The Bangkok sojourn, according to Association of Boxing Alliances in the Philippines secretary general Ed Picson, makes up for the team’s failure to proceed with the planned camp in Australia before the SEA Games because of problems obtaining visas.
“The camp in Bangkok will, actually include several countries in Europe and Asia-Pacific, so the boys will, have the chance to spar with bigger opponents, especially in the higher weight categories like Eumir, Palicte and Bautista, which they failed to experience,” Picson said.
The first of two remaining Olympic qualifying tournaments is set on February 3 to 11 in Wuhan, China, while the second in Europe in a date and place still to be decided by the International Olympic Committee.
Besides, Chavez butted in, “we were told that there will be a one-day pocket tournament in the course of the camp. So, additional exposure pa rin yun sa mga bata.”
For Velasco, the fact that this year’s Olympics is scheduled in Tokyo, “the luck of the country’s first silver in the 1964 Games could rub on us para sa gold naman this time.”
“Suwerte ang Tokyo sa atin, who knows baka doon din tayo manalo ng gold,” Velasco with a wide grin in reference to the late Anthony Villanueva’s second place finish 56 years ago.
Two of the Philippines’ three silver medals so far came in boxing, including that of Velasco’s younger brother Mansueto ‘Onyok’ in 1996 in Atlanta.
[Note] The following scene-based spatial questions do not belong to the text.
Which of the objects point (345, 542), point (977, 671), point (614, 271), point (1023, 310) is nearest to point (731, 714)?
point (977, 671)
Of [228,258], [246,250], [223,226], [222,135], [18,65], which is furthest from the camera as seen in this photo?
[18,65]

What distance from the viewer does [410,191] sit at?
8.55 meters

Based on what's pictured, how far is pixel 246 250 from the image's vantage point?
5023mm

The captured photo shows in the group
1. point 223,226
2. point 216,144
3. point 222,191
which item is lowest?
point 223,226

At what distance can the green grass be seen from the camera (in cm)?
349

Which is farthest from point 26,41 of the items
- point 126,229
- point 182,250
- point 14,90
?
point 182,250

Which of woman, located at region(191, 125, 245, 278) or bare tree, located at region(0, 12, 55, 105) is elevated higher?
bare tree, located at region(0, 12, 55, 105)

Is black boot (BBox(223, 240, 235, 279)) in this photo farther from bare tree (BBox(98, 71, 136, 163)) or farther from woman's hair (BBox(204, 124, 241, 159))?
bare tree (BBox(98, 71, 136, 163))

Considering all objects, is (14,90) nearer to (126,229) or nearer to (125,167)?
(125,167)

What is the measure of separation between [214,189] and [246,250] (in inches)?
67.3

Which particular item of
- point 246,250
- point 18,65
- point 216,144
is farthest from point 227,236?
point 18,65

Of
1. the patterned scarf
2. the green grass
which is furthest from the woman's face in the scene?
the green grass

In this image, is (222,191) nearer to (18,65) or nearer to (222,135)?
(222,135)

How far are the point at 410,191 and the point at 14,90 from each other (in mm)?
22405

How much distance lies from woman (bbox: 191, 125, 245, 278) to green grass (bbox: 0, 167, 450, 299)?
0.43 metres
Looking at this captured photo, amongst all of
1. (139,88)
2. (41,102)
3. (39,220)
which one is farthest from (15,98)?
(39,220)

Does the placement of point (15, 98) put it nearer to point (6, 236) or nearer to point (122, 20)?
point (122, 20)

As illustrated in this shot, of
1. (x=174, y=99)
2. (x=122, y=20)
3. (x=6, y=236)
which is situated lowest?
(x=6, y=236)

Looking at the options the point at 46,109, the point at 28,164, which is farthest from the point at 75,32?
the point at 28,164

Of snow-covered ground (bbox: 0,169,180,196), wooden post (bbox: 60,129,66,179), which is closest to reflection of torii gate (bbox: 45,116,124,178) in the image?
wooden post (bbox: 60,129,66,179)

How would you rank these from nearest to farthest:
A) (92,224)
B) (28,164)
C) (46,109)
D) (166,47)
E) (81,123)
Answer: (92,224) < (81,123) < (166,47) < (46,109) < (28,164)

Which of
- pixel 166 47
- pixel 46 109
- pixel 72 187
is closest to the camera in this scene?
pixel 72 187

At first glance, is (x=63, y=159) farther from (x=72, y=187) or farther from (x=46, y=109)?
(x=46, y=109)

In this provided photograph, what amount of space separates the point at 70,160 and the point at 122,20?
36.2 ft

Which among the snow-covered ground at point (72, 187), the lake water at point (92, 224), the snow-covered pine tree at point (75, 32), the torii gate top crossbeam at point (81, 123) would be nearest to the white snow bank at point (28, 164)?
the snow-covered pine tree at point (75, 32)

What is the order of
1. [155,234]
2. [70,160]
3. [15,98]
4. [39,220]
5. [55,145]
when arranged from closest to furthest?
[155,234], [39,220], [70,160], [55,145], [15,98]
The third was courtesy of weightlifter Hidilyn Diaz just four years ago in Rio de Janeiro, Brazil.
Three of the country’s seven bronze medal winnings it first took part in the quadrennial conclave in 1924, were courtesy of boxers – Jose “Cely” Villanueva, Anthony’s father, in Los Angeles in 1932, Leopoldo Serrantes in Seoul in 1988 and Roel himself in 1992 in Barcelona.
The Philippines has actually won a pair of Olympic gold medals courtesy of bowler Arianne Cerdena in 1988 and wushu ace Willy Wang in Beijing 2008 when their respective sport were contested as demonstration events.
Two more bronze were won by tae kwon do jins Stephen Fernandez and ex-gymnast-turned jin Bea Lucero in 1992 also as demo events.